口腔解剖学 ~歯牙スケッチ・歯牙選択~
本学院では、3年間を通して講師の先生がたが、基礎・専門分野の講義だけではなく実習を折込み、学生たちの理解を深めるための工夫をしてくださいます。今回はその中で口腔解剖学の「歯牙スケッチ・歯牙選択」についてご紹介いたします。

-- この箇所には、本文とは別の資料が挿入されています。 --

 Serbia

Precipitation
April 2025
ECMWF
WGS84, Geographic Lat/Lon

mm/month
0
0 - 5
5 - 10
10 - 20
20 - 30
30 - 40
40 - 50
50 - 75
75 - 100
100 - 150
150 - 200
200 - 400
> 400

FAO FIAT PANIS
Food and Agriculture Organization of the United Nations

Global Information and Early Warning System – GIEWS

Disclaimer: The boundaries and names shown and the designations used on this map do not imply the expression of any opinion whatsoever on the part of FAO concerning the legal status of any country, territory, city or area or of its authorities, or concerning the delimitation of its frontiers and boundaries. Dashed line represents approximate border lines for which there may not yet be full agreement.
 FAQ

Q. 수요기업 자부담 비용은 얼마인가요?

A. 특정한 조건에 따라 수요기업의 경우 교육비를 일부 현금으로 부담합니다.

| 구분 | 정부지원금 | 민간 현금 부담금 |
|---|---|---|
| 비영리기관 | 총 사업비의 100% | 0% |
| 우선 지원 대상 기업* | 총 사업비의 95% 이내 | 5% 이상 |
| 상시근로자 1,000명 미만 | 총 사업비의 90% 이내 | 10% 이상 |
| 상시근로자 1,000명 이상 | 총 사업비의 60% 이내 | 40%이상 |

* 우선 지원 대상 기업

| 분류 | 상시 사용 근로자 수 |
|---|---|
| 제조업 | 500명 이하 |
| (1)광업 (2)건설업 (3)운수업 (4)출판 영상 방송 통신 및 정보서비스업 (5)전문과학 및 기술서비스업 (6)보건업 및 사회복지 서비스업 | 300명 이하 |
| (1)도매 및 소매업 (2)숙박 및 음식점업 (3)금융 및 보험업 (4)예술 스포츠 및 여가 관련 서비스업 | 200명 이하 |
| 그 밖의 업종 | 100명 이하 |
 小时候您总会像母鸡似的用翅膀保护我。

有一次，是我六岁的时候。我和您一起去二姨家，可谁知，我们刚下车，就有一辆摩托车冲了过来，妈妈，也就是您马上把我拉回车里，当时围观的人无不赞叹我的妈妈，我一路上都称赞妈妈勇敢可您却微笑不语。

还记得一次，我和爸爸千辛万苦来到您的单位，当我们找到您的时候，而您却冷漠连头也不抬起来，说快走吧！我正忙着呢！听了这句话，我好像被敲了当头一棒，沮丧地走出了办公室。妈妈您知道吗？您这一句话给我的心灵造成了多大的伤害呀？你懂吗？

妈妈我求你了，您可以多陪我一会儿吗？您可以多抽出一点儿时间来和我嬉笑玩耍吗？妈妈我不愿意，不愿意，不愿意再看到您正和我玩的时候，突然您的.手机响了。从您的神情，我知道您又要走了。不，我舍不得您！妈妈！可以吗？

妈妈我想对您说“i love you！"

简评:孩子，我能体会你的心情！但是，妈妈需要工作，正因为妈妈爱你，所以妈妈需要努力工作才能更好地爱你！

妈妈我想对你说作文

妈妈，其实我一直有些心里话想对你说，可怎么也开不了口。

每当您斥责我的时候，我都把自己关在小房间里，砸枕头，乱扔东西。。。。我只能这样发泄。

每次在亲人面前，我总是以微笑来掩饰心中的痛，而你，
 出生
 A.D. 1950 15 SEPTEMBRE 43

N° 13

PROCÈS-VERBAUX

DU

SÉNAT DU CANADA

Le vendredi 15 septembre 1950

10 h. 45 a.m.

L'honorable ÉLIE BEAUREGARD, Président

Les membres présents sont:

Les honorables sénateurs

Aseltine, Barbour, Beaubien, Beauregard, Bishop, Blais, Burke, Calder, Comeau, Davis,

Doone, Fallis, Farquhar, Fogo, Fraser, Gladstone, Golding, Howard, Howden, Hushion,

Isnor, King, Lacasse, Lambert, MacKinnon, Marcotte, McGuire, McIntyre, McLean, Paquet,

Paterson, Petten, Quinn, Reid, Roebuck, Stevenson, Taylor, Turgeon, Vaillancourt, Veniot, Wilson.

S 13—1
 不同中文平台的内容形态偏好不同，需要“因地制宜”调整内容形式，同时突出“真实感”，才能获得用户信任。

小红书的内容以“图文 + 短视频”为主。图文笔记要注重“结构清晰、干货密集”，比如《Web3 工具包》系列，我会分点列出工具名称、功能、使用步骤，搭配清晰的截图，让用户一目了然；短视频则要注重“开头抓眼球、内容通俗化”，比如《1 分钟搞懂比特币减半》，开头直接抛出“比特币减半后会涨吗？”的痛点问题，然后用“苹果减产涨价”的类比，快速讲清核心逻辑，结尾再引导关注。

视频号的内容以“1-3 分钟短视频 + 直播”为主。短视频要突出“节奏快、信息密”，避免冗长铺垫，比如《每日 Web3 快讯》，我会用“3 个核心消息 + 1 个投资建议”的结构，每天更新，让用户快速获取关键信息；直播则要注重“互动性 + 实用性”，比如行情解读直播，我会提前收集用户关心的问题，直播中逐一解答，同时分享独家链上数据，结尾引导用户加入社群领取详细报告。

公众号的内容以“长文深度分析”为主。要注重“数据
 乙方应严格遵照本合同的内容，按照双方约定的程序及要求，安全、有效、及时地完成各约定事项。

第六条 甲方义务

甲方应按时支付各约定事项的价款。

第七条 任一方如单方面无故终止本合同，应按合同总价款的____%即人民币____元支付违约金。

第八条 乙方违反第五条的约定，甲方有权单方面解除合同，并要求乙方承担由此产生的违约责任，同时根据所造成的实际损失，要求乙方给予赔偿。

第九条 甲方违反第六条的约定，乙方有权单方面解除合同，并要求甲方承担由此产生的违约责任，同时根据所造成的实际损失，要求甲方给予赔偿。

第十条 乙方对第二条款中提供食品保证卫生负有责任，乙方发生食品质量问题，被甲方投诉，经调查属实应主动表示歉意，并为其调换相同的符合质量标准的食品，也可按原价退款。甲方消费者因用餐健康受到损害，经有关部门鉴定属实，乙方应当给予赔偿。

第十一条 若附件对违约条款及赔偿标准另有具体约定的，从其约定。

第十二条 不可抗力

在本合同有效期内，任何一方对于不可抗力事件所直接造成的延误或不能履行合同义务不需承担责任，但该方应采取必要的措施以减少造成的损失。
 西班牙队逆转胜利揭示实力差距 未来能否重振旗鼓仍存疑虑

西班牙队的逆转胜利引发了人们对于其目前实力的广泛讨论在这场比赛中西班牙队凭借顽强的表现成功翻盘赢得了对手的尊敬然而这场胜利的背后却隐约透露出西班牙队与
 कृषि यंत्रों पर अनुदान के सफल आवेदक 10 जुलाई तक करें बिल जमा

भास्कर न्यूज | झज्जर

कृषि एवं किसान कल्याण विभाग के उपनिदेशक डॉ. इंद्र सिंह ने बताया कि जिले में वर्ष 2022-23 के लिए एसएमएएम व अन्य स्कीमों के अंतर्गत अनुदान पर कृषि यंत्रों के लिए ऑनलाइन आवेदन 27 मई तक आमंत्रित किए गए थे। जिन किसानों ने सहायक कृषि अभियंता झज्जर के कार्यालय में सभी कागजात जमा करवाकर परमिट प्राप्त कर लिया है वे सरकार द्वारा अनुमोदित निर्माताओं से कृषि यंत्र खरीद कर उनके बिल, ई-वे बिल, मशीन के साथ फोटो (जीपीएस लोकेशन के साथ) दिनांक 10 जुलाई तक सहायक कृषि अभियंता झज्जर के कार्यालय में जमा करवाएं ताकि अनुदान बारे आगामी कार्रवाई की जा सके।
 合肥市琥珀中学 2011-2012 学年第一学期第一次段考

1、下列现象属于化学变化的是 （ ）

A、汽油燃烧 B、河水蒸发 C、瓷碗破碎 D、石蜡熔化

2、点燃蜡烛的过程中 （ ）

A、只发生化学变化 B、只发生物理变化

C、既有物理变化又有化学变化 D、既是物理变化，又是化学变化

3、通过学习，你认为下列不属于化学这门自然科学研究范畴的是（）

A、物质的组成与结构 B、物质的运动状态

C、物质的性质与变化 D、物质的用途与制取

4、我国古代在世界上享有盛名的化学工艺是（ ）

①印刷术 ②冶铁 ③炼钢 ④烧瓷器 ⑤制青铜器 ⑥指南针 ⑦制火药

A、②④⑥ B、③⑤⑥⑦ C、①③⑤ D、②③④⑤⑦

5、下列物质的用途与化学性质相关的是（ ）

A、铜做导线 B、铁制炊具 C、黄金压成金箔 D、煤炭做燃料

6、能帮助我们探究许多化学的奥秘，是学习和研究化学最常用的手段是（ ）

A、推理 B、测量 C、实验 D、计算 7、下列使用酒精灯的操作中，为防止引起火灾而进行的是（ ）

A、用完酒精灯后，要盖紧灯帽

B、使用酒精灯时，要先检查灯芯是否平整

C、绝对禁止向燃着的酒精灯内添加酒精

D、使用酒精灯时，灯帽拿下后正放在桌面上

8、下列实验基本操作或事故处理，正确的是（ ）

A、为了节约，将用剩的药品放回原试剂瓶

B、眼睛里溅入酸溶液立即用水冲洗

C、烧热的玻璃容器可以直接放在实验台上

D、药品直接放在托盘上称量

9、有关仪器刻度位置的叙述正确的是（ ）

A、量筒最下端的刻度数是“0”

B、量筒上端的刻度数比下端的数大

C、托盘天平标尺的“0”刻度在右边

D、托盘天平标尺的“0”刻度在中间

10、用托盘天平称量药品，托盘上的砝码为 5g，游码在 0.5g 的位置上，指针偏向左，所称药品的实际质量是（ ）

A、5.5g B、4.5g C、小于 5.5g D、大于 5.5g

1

口腔解剖学は、歯科衛生士にとって必要不可欠な基礎知識として、入学直後から学習する科目の1つです。例年、1年次の4月からスタートし講義回数も15回と多く、約5カ月にわたり「口腔」について徹底的に学びます。本年度もコロナ禍ではありましたが、講師の小林正樹新須磨病院歯科口腔外科医長のご理解とご協力を得ることができ、4月の休校が明けた5月から早々にWeb講義を開始し、例年と大差なく講義を進めることができました。中でも歯の解剖学については、講義で得た知識を教本上、平面で理解するだけではなく、立体的に理解し即臨床でも判断できる力を習得するため、①歯牙スケッチ②歯牙選択の課題および試験を実施します。①歯牙スケッチは、配布したスケッチ冊子に小林先生のご講義を受講した内容や教本、資料をまとめ、特徴などを記入することと平行して、左右側どちらかの上下永久歯14本、永久歯とは反対側の上下乳臼歯4本の唇頬側面、舌口蓋側面、近心隣接面、遠心隣接面、切縁側・咬合面の5面を模型歯で観察し、教本を確認しながらスケッチします。6月に説明し毎回講義に持参し各自進め、夏期休暇課題として完成させ提出後、先生に採点していただきます。②歯牙選択は、歯牙の正式名称⇔歯式に書き換える筆記試験と模型歯を使用し、28本の永久歯をプラスチックプレートに上下左右、頬舌面も正確に並べる実技試験を行います。模型歯は学生に1セット貸出し、各自で自主練習し9月初旬に試験を実施します。本年度も実施し、残念ながら不合格の学生がおりましたが、合格するまで教員と「練習・確認・試験」を繰返し覚えていきますので、必ず全員が合格します。
さて口腔解剖学を理解することは必要不可欠な基礎知識と申しましたが、技術の習得にも必要です。それは、エキスプローリング・プロービング・スケーリングなど歯科衛生士が日々の施術時、特に歯肉縁下の施術では術部が直視できないため、ここで習得した歯の解剖がイメージでき手指の感覚を鋭敏にすることができれば、安全かつ効率的な操作ができるようになるからです。
このように歯科衛生士になるためには、多くの知識と技術を習得しなければなりません。どの科目も講師の先生がたの創意工夫なさった講義を受講することで「0」であった知識は着実に積み重ねられます。私たち教員は、講師の先生がたの実習サポートをいたすと共に、学生たちが興味関心を持って学習できる環境作りを行い、コロナ禍でも学生たちが学習の場を失うことのないようにいたしたいと思います。